### What you have to do
The reply is to be an exact repetition of the entries that follow, with each picture left out.

Caption-style text data:
○ ○ ○
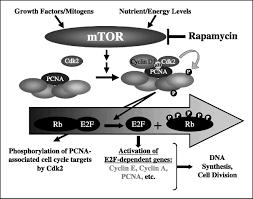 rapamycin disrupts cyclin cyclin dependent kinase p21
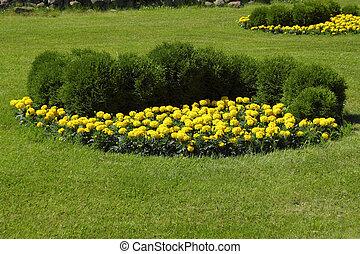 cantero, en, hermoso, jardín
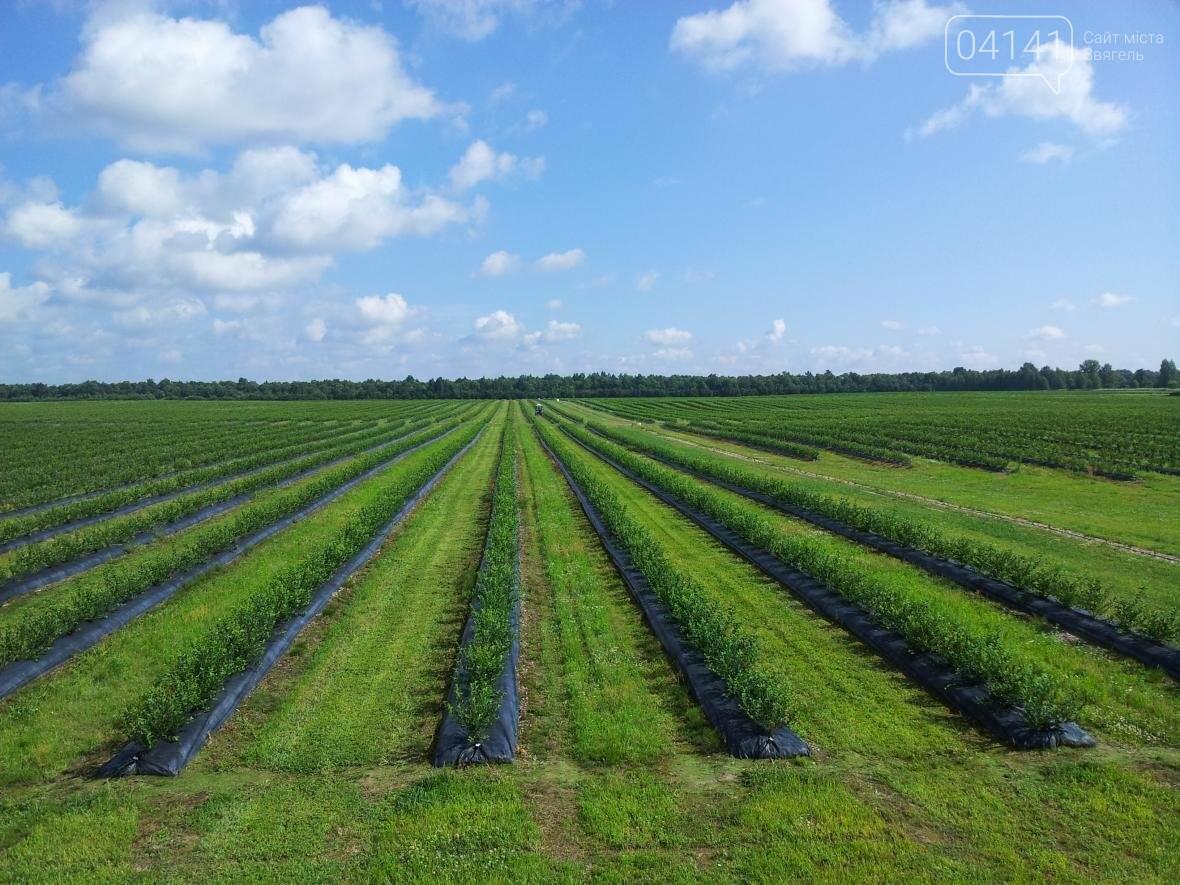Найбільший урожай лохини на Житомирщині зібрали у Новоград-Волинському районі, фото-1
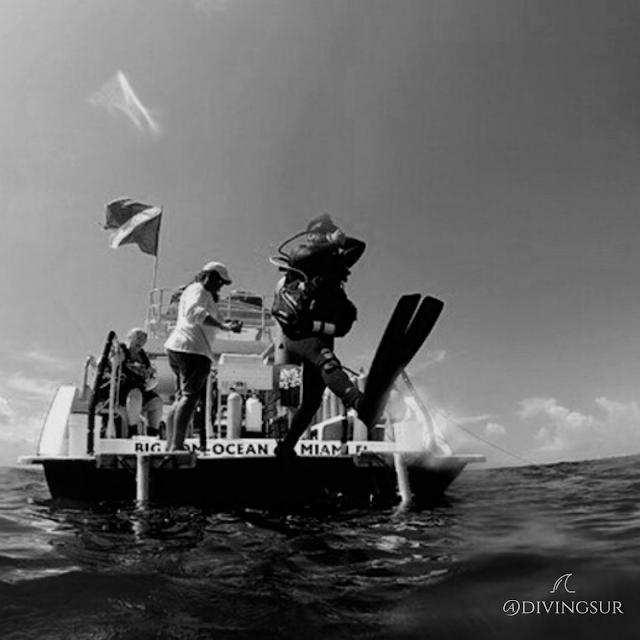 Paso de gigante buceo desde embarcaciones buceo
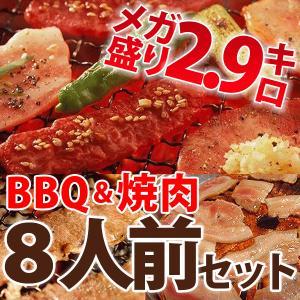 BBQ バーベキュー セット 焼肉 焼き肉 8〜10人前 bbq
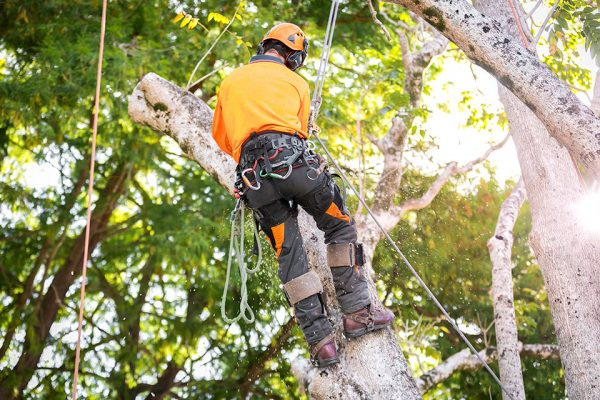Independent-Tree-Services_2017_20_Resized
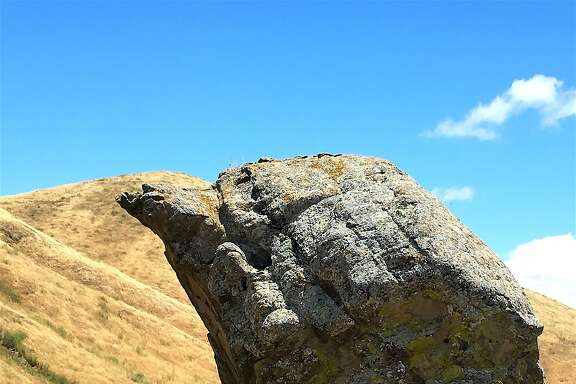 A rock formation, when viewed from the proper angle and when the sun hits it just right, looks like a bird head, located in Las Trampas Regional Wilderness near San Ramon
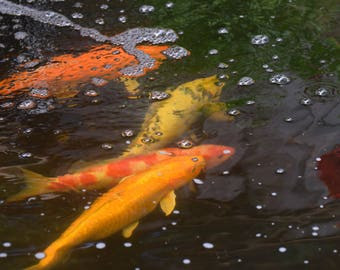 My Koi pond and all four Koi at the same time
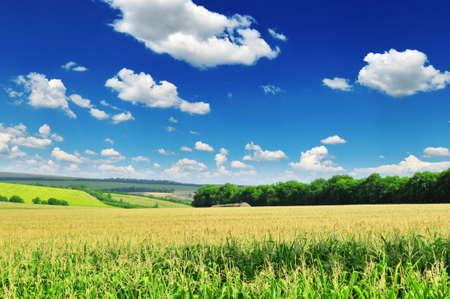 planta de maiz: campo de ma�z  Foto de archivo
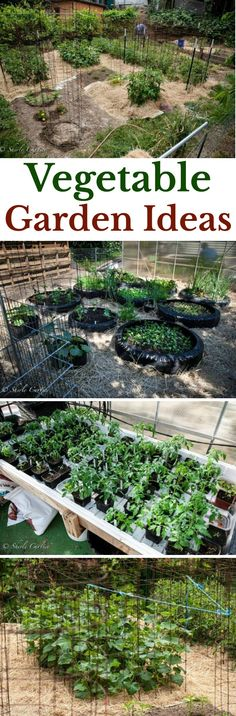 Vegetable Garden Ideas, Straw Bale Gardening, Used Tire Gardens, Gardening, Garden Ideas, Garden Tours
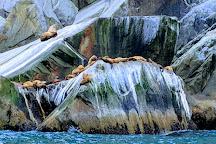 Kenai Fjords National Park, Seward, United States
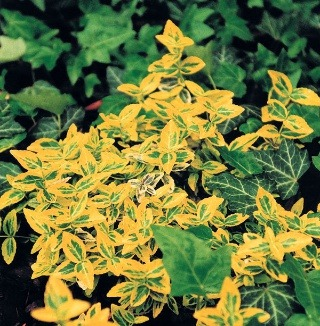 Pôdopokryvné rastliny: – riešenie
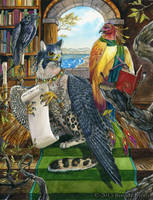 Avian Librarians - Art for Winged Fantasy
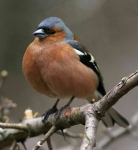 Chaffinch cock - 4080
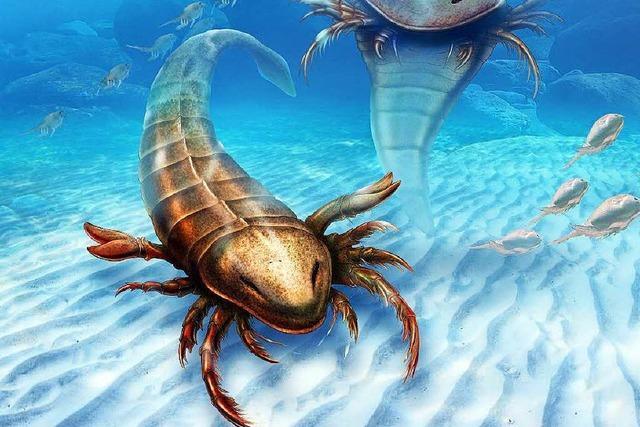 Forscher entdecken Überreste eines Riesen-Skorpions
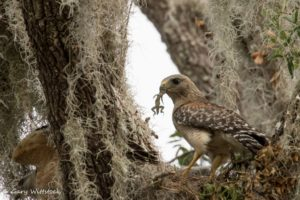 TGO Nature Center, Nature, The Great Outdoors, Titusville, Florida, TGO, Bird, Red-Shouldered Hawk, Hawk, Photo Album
○ ○ ○
### Response to this exercise
 rapamycin disrupts cyclin cyclin dependent kinase p21
 cantero, en, hermoso, jardín
Найбільший урожай лохини на Житомирщині зібрали у Новоград-Волинському районі, фото-1
 Paso de gigante buceo desde embarcaciones buceo
 BBQ バーベキュー セット 焼肉 焼き肉 8〜10人前 bbq
Independent-Tree-Services_2017_20_Resized
 A rock formation, when viewed from the proper angle and when the sun hits it just right, looks like a bird head, located in Las Trampas Regional Wilderness near San Ramon
 My Koi pond and all four Koi at the same time
 planta de maiz: campo de ma�z  Foto de archivo
 Vegetable Garden Ideas, Straw Bale Gardening, Used Tire Gardens, Gardening, Garden Ideas, Garden Tours
 Kenai Fjords National Park, Seward, United States
 Pôdopokryvné rastliny: – riešenie
 Avian Librarians - Art for Winged Fantasy
 Chaffinch cock - 4080
 Forscher entdecken Überreste eines Riesen-Skorpions
 TGO Nature Center, Nature, The Great Outdoors, Titusville, Florida, TGO, Bird, Red-Shouldered Hawk, Hawk, Photo Album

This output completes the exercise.